Lammas Night
- first edition of Lammas Night
- Author: Katherine Kurtz
- Language: English
- Genre: Fantasy
- Publisher: Ballantine Books
- Publication date: 1983
- Publication place: United States
- Media type: Print (paperback)
- Pages: 438 pp
- ISBN: 0-345-29516-1
- OCLC: 10527349
- LC Class: PS3561.U69 L35 1983

= Lammas Night =

1983 fantasy novel by Katherine Kurtz

Lammas Night is a fantasy novel by the American-born author Katherine Kurtz, first published in paperback by Ballantine Books in December 1983. The first hardcover edition was issued by Severn House in 1986.

==Plot==
Lammas Night tells the story of a group of English witches who act to save their country from Nazi attack during the Second World War. Woven within the story of their efforts are the visions and fragmented memories of a male witch, who gradually comes to realize his role in an ancient cycle of royal death, reincarnation, and sacrifice.

The story opens with the British evacuation of Dunkirk in May 1940. Among the evacuees is Captain Michael Jordan, an adherent of the "Oakwood Group" of occultists based at the fictional Oakwood Manor in Kent. Jordan is officially working for MI-6, as part of their Occult Studies Division, and he is carrying sensitive information proving that Adolf Hitler is using occult means to plan for the invasion of Great Britain, an operation called Sealion.

After his safe return to Oakwood, Jordan shares this Intelligence with Colonel John "Gray" Graham, his military superior and wartime leader of the Oakwood Group. While Gray uses Jordan's collected information to plan a more conventional psychological warfare campaign against the Nazi invasion, he also attempts to unify the many disparate groups of British occultists to work in concert on Lammas night, one of the major Sabbats.

Gray is at first unsuccessful. Deeply troubled by his failure in the face of such an overwhelming national crisis, he turns to a friend for solace. This friend, once a member of Graham's Intelligence section, is the (fictional) younger brother of both King George VI and the Duke of Windsor, and is named Prince William, Duke of Clarence.

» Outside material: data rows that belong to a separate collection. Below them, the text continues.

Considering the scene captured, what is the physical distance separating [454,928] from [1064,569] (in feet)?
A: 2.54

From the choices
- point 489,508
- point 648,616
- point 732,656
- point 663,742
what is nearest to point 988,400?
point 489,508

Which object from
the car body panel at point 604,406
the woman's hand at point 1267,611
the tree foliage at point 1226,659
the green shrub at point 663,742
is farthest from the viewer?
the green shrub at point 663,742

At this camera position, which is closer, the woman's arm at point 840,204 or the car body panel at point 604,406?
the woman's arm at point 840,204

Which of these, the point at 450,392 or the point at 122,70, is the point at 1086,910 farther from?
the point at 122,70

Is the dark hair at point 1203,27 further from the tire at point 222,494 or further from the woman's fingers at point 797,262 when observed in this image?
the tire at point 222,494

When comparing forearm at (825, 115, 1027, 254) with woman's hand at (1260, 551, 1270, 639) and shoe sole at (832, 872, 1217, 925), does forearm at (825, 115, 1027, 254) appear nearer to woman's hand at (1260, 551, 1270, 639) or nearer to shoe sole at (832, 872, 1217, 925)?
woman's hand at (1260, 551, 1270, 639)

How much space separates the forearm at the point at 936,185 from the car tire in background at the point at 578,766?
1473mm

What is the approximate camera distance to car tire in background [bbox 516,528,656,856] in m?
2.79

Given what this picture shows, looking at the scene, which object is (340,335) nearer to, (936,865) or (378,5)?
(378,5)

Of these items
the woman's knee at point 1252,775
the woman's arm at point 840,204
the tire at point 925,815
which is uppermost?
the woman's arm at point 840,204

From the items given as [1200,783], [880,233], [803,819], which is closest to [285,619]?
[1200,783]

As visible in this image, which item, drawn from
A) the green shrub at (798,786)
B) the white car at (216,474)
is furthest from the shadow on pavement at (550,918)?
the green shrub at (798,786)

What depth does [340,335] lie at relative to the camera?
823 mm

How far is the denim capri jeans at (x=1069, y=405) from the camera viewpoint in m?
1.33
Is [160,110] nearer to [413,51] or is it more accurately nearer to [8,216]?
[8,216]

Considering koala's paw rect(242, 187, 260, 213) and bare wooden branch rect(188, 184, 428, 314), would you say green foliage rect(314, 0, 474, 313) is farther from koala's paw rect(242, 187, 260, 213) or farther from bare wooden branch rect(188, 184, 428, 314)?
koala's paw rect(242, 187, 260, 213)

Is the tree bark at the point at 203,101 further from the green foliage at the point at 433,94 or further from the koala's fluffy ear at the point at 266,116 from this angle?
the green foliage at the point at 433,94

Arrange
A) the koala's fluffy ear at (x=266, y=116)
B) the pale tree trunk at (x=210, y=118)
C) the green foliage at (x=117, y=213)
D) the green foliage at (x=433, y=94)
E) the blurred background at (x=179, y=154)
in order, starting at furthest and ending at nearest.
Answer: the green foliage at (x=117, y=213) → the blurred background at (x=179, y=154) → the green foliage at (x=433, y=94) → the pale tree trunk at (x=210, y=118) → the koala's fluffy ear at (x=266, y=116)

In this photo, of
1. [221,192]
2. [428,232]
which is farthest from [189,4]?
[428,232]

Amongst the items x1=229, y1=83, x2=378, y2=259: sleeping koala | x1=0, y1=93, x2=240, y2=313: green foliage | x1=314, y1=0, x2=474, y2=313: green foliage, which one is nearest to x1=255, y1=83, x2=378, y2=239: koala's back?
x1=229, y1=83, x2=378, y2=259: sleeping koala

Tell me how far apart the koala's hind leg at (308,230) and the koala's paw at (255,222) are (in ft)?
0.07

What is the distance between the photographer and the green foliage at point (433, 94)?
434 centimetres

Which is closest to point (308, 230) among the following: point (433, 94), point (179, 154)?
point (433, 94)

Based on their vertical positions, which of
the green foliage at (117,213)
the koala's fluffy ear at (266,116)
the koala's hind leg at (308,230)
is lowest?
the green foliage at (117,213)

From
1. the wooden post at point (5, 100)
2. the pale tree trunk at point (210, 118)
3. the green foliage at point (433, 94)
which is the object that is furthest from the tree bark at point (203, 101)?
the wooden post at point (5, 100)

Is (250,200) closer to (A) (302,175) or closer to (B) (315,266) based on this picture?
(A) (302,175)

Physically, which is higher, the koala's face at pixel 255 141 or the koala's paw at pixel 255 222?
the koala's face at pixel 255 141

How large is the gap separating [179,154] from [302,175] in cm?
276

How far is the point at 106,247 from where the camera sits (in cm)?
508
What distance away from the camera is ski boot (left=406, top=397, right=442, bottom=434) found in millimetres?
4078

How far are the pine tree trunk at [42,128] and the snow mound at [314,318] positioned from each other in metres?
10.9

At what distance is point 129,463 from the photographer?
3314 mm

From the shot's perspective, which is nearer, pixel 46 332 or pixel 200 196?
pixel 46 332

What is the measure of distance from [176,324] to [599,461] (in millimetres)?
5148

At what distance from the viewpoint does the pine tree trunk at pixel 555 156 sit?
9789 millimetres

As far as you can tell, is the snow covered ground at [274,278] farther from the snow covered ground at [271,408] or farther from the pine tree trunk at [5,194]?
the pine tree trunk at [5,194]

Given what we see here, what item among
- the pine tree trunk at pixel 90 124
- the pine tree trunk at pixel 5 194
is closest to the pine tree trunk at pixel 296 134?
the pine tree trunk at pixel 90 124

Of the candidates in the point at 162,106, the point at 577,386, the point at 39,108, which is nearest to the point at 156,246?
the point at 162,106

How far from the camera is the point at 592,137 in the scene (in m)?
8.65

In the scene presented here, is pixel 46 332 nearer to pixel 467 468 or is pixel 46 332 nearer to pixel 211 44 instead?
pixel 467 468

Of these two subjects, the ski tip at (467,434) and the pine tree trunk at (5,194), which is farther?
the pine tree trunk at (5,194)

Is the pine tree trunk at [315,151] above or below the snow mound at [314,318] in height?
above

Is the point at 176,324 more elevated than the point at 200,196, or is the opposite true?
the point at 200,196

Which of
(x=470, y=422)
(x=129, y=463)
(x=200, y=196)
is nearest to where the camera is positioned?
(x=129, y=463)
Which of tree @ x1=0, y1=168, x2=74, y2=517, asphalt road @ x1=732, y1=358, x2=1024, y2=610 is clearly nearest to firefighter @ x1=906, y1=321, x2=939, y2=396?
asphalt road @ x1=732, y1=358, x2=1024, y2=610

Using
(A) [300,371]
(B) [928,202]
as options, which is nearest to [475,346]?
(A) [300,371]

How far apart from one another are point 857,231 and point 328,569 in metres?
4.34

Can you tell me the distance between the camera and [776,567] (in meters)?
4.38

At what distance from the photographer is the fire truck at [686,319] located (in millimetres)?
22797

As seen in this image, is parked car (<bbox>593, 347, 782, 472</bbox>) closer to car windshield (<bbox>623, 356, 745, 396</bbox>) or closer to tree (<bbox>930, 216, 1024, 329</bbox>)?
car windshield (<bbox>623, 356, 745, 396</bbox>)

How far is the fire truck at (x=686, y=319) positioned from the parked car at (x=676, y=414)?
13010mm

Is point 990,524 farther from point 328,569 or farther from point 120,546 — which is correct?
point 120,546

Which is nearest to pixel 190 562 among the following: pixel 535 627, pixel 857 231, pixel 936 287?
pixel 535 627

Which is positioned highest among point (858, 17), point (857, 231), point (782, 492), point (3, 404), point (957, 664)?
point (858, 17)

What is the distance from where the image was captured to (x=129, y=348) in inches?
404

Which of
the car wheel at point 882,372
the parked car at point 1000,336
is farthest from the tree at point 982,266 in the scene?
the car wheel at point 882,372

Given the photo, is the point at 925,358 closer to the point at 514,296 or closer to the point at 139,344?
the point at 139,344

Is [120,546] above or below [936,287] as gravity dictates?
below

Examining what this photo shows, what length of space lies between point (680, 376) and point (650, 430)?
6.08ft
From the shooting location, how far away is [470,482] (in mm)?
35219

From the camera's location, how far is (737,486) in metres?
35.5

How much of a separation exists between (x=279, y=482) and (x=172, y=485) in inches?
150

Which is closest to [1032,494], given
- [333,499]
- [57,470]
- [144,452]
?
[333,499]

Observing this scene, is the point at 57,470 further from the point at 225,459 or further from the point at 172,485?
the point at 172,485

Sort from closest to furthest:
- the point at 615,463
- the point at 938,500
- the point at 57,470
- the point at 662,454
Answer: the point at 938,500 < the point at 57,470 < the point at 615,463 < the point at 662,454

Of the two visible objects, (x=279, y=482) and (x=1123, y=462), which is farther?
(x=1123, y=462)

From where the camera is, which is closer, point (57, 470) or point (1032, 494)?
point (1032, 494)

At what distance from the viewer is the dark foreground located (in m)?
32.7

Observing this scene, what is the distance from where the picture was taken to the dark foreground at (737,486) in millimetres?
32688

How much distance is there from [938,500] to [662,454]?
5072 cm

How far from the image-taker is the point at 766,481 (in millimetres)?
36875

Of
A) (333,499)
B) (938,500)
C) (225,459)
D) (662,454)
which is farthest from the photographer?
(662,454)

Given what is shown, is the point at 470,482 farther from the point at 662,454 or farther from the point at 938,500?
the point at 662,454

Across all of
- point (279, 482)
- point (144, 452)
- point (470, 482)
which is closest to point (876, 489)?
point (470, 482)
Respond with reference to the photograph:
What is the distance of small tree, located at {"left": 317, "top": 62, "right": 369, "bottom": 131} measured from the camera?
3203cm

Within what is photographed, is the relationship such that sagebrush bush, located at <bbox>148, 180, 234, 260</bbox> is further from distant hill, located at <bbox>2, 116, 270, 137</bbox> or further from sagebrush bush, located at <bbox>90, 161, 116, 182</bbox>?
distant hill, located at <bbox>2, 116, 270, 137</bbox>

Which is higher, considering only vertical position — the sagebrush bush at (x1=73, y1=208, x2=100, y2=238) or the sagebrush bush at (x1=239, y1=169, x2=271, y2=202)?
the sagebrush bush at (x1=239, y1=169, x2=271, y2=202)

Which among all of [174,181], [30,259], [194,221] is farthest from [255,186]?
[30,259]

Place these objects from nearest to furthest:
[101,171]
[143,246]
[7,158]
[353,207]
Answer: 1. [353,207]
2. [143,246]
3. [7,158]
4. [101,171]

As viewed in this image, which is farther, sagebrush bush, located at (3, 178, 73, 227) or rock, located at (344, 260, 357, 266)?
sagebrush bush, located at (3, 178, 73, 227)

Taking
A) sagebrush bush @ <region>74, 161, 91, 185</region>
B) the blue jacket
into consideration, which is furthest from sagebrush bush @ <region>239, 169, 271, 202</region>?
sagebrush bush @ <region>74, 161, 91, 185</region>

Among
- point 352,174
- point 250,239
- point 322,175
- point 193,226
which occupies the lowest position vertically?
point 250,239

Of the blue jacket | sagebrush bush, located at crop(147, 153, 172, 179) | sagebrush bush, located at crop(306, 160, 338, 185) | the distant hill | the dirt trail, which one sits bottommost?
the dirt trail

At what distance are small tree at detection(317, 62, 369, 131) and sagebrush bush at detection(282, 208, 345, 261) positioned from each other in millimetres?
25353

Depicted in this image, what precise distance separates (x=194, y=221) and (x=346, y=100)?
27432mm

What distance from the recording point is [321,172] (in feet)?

Intrigued by Gray's indirect references to occult matters during their discussions, Prince William presses Gray for more information. The Prince eventually volunteers to be the royal patron of the Oakwood Group and its Lammas night undertaking, but as Gray Graham works to develop his network of occultists the Battle of Britain reaches its crescendo. At the same time, both he and William begin to experience terrifying flashbacks regarding their past lives. In order to succeed on Lammas night both men must face and come to terms with the meaning of these experiences.

==Note==
The events of the novel reflect an actual attempt by pagans and wiccans in Great Britain to aid the British war effort and forestall German invasion by occult means during the Second World War, as recounted in the wartime letters of Dion Fortune.